What can Threat Intel do for companies?

The supreme purpose of implementing a threat intelligence program is to help businesses gain awareness of the threats and maximize security before an unwanted event occurs.

Taken individually, there are 6 main actions that a CTI can perform for a company:

Prevent data loss

A well-functioning threat intelligence system can monitor attempts of communication with malicious IPs and domains and gather intelligence data.

Detect breaches

The sooner a breach is detected, the smaller the impact is on the business. For example, enabling deep packet inspection together with network monitoring allows security analysts to detect viruses, intrusions, and protocol non-compliance.

Incident response

The threat intelligence is able to provide the company with guidance in the event of a breach regarding its magnitude, and method of operation, and also help identify the compromised systems.

Threat analysis

It’s not enough for a business to be able to detect threats if it doesn’t come to understand the attack patterns, and the hackers’ Tactics, Techniques and Procedures (TTPs). A threat analysis offers insights into the necessary defense mechanisms and other measures that may be required.

Data analysis

A thorough analysis of the data collected helps the organisation discover additional information regarding the threat, such as the attacker’s motives and the assets which are persistently attacking.

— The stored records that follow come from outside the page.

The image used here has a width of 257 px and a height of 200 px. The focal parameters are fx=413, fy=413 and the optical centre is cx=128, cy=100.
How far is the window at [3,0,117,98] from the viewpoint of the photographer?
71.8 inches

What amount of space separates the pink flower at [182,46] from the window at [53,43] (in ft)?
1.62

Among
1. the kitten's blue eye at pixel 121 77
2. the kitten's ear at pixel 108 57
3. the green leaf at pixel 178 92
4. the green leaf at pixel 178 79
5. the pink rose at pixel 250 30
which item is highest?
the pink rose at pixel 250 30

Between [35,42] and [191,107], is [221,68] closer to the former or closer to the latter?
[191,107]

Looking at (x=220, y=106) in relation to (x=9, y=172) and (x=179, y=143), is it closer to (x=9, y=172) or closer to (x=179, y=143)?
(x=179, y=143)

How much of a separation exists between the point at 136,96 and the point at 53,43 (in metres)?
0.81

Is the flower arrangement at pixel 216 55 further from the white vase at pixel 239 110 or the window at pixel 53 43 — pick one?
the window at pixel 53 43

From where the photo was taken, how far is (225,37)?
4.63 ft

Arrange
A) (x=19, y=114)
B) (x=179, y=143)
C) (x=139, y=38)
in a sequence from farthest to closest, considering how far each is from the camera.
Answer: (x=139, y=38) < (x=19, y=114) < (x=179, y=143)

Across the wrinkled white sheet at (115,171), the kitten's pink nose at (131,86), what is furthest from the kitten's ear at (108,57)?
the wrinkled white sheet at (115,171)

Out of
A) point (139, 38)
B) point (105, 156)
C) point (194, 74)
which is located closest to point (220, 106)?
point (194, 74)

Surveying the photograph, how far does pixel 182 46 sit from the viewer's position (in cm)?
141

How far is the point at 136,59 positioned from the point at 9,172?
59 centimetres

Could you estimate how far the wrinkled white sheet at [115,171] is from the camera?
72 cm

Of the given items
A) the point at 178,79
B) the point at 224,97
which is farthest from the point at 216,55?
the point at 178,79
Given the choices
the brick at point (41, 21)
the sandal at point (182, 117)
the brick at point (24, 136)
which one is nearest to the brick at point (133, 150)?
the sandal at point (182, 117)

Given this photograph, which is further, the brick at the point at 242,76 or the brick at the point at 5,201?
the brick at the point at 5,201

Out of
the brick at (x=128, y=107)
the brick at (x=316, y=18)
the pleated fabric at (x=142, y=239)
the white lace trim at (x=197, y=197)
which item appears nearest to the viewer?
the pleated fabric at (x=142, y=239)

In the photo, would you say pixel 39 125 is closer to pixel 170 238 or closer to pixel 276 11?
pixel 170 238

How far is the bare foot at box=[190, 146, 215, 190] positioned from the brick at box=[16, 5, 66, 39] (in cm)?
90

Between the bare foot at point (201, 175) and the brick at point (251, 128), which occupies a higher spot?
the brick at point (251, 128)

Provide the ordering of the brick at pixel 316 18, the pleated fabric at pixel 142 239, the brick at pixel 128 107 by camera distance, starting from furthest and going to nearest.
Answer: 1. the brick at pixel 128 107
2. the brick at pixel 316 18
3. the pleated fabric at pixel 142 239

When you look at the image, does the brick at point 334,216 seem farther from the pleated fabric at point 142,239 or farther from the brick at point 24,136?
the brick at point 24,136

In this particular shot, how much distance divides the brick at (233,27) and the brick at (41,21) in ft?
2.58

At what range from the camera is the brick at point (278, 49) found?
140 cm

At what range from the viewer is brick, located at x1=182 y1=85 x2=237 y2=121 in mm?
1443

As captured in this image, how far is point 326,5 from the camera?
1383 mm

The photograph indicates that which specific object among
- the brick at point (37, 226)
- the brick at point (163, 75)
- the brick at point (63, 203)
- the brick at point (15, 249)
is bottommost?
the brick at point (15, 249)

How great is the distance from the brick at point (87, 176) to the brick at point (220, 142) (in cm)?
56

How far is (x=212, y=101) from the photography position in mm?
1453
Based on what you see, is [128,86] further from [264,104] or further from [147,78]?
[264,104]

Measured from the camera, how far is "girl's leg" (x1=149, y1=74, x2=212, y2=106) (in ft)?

Threat intelligence sharing

By sharing threat information with the other actors in the industry, the organisations can gain awareness about the existence of other threats and TTPs.

Which are the sources of Threat Intelligence?

After an organization has decided to implement a TI program, it must firstly choose the sources of intelligence. These are basically of 2 kinds:

Internal

Internal TI is composed of information and data gathered from the organisation itself, allowing businesses to build an environment profile through sorting the info into meaningful content.

By categorizing the incidents’ details, a security analyst or team is able to observe patterns and similarities among the attacks and malware families. This way the business can identify its weak points and set up the implementation priorities.

External

External threat intelligence is basically information that the company acquires from the outside environment. Some of the sources of external information are Feeds (or data subscriptions), Government, Crowdsourced platforms the Industry.

Sans.org’s survey revealed that the majority (39.7%) of the businesses questioned have already purchaed a tool that inlcludes TI.

Use of Threat Intelligence Feeds

On the other hand, 27.9% of respondents said that they are not currently using TI.

What are the steps in planning a CTI program?

The planning and preparation phase for establishing a Cyber Threat Intelligence program is crucial for its efficiency and relevance.

These are the initial steps in preparing a CTI program:

Establish what the purpose of the TI data is, and who will be in charge of planning the CTI.
After deciding upon the purpose of the TI, the organisation will then need to select the appropriate tools for data collection and aggregation. In addition to this, it will have to decide which data sources will be used (internal, external, both).
The last step in planning a CTI program is setting the goals, as well as the methods for progress measurement. They can be grouped into short and long term.

In the corporate environment, developing an efficient Cyber Threat Intelligence program is an important step towards ensuring a strong information security strategy.

CTI is most likely going to make its way into more organisations, despite their tight budgets and time consuming implementation process. There is no bullet-proof cyber-security strategy and risk management, but through continuous intelligence gathering and defense optimization, businesses can increase their protection.